This artwork was developed through collaboration with United Communities Corp. using expressive arts as a creative practice. Through music, poetry, and creative collaboration, these pieces reflect moments in my journey and the ways expressive arts supported my voice, growth, and healing
This is evolving art, and we hope to create more as my journey continues.
No One Walks Alone
POETRY by
Paloma Fernandes
(8/28/25)
Carried from
Angel’s MacEachern
own writing into poetry —
her truth and voice living in these lines (May 13, 2025)
No One Walks Alone
I was thirteen,
already carrying scars no one could see.
Drugs became my silence,
my way to pretend I was older, stronger,
when really I was just a kid trying to breathe.
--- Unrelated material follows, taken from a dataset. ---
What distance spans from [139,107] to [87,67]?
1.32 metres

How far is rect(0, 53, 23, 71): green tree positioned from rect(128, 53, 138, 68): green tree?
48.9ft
By eighteen I was a mother,
by twenty I was trapped in abuse.
I loved my kids,
but addiction stole me from them—
there’s a difference between being there
and being present,
and I wasn’t present.
Prison doors slammed at thirty-nine.
Four years inside.
I came out and heroin was waiting—
cheaper than pills, easier to find,
deadlier than anything I’d ever known.
My life turned trap house to trap house,
probation papers,
homeless nights.
Alive, but barely.
2018—first overdose.
I survived.
December 1st—second overdose.
This time, I didn’t wake up.
Doctors pulled me back.
Then came the call:
“If you want to say goodbye to your mother,
you better come now.”
I had five hundred dollars of dope in my pocket.
I rolled the window down,
threw it into the dark.
My mother’s only wish was that I would live free.
January 24th, 2019—
my recovery date.
January 26th—
my mother gone.
I couldn’t make her proud in life,
but I swore I would in death.
Recovery wasn’t straight.
I went back to prison,
but this time substance-free,
raw, exposed,
no shortcuts to hide behind.
Hardest thing I ever did.
But it was the beginning.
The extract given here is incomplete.